The Entertainers

by Adam Acidophilus

A convention of entertainers gathered in a faded seaside resort — one wet and miserable bank holiday weekend.

“Where is everybody?” remarked an aged juggler — finding the hotel rather empty.

“Train strike,” said the organiser.

“But I came on the train,” said the juggler.

“Erm … in the north,” said the organiser. “It’s much worse in the north. I let a few people know and so they’ve cancelled.

“Who’s cancelled?” asked the juggler.

“The musicians, obviously,” said the organiser. “The dancers, the contortionists, the acrobats and tumblers. The paper tearers, fire eaters, strongmen and women. The animal acts, of course. The puppeteers, conjurors, illusionists. Oh, and that bloke who does the shadows, with his hands, every year, is dead. Pity.”

A few other delegates drifted in that afternoon, as the wind and the rain grew stronger. “Bloody long walk from the station,” they complained.

“Well, I got a taxi,” the juggler quipped.

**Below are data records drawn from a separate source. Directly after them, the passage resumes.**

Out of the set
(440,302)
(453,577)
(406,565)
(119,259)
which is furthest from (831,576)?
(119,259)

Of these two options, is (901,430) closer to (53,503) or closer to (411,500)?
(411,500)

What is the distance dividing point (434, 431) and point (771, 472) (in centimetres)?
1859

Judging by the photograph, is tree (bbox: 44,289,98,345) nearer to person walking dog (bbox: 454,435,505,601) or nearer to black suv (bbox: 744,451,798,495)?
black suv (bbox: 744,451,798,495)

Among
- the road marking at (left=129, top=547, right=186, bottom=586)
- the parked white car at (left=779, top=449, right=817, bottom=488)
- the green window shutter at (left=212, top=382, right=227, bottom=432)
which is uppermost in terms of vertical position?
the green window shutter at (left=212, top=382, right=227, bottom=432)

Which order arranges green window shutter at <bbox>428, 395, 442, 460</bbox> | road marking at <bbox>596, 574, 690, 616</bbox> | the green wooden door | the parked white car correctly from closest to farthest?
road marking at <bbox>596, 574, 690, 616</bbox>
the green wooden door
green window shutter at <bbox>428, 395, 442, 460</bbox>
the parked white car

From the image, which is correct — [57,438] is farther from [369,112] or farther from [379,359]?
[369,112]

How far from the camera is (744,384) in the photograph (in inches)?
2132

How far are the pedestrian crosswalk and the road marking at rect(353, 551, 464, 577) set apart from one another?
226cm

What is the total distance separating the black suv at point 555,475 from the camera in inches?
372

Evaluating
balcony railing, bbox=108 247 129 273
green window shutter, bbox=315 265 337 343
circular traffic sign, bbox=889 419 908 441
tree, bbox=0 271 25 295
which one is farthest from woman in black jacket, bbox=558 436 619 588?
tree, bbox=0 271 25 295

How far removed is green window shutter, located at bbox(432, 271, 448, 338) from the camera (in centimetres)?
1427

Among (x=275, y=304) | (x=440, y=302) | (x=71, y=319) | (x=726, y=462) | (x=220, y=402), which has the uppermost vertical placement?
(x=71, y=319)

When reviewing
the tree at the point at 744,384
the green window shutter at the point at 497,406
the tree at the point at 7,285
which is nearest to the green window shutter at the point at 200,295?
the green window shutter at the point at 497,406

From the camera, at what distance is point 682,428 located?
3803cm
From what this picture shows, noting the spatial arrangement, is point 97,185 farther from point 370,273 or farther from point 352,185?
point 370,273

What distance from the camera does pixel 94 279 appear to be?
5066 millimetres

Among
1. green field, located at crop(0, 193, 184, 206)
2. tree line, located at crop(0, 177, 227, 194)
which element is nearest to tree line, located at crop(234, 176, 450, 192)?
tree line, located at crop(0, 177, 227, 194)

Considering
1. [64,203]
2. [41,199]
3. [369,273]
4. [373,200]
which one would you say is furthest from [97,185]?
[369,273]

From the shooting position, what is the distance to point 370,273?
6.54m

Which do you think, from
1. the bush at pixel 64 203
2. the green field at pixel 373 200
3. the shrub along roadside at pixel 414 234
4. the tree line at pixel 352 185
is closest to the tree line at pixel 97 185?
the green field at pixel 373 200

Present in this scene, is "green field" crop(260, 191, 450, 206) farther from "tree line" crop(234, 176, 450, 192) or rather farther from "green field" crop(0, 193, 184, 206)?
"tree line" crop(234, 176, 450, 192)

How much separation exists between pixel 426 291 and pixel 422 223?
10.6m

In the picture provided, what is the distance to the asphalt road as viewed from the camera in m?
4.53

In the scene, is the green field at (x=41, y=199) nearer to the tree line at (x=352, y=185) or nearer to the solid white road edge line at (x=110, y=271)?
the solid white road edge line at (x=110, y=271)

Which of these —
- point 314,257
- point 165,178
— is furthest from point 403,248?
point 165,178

“Illegal,” said the organiser. “Local bylaw. They’re not allowed to pick up from the station. You were lucky you didn’t get caught.”

The weekend continued in much the same vein. The bar was closed due to a staff shortage. There were only sandwiches — the kitchen was closed due to a health notice. The rooms were unheated, there was no hot water, due to the unavailability of plumbers; and there were no chambermaids as the rest of the staff were on holiday.

The symposiums were under-attended as the printers had made so many errors in the programme; the lectures were inaudible due to the noise from an adjacent football ground. The big entertainment on the Saturday night was truncated due to a shortage of entertainers: just a little juggling, and a deaf old lady who played the piano.

On the Sunday morning it was decided, due to a power cut, to abandon the annual general meeting, the re-election of the chairman, the grand dinner and the awards ceremony. Instead the delegates paid their dues, had a whip round for the organiser — didn’t sing the entertainers’ anthem — and left.

And they caught their taxis (which were allowed to pick up anywhere) and their trains (which had never been on strike) and resolved never to bother again with such a conference.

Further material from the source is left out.